It is perhaps the new-age digital arms race.
As artificial intelligence use in the private sector grows, so too does it become a more-important tool for governments around the world.
In fact, the weaponization of the technology sits squarely on the minds of government officials at the top level.
“Every country around the world is racing to use artificial intelligence to build a future that expresses their values,” said Arati Prabhakar, director of the Joe Biden White House’s Office of Science and Technology Policy. “We can disagree about a lot of things in this country but one thing we can all agree on is none of us wants to live in a future shaped by technologies driven by authoritarian regimes.”
Prabhakar made the comments in a video interview shared in Orlando during the opening night of Techonomy 23, a summit that looks at the “promise and peril” of AI technologies.
The three-day event in the city’s Lake Nona region takes experts from several industries to tackle the topic.
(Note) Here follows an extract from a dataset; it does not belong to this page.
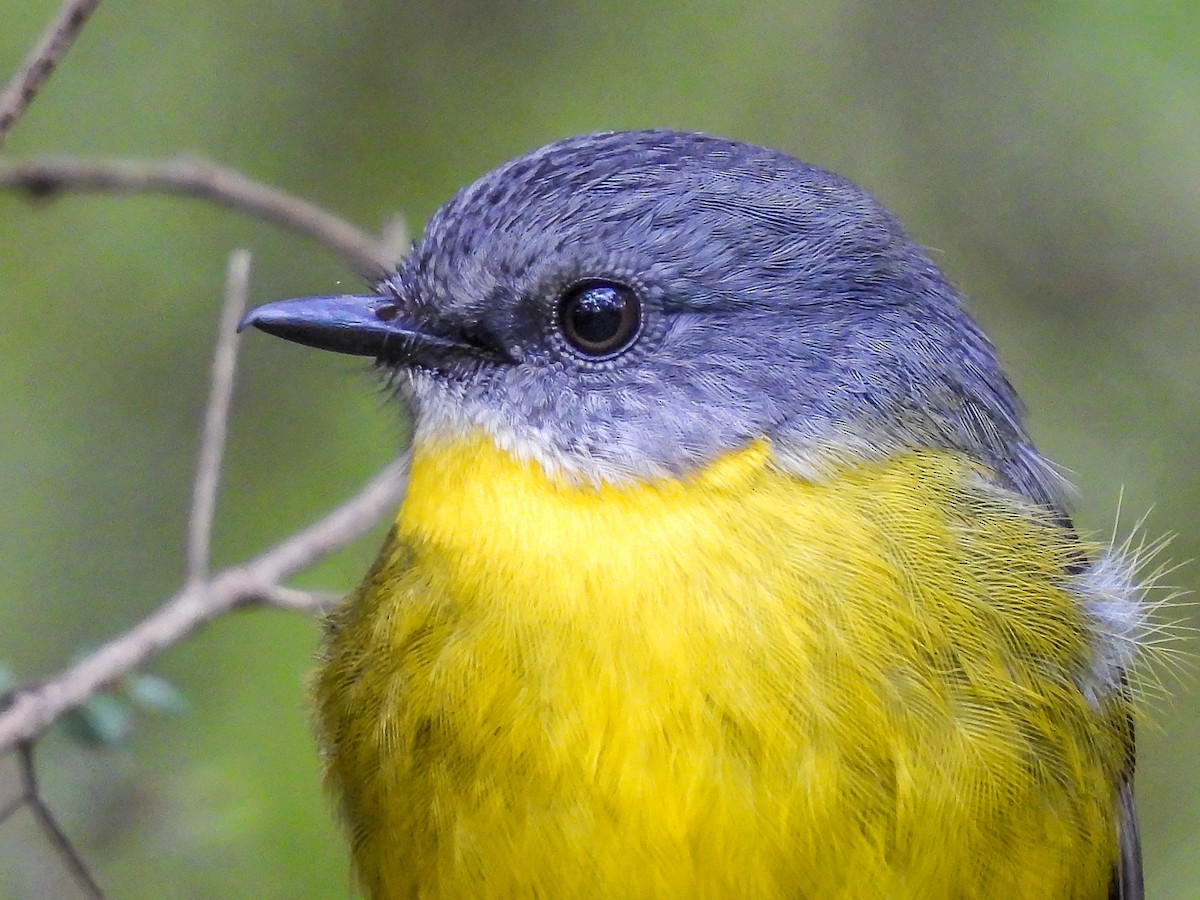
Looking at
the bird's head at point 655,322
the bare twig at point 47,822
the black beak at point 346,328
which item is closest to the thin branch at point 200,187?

Her appearance comes on the heels of a late October Biden executive order that aims to make AI safer, more secure and more trustworthy.
“American leadership in the world today requires American leadership in artificial intelligence,” she said. “That’s why the executive order was such a big step.”
The executive order created a new framework for AI safety and security.
Among these is a requirement that developers conduct safety tests and share their results with the government.
In addition, the executive order protects against using AI to create biological material and provides guardrails to protect against fraud and deception using AI.
Prabhakar compared the current state of AI regulation and oversight to the early days of medicine.
“Anyone could sell you a potion and it might kill you or it might make you well,” she said. “Clinical trials were a statistical way not of solving all of the problems but giving us enough confidence in a particular drug to be able to harness the benefit of pharmaceuticals and contain those risks.”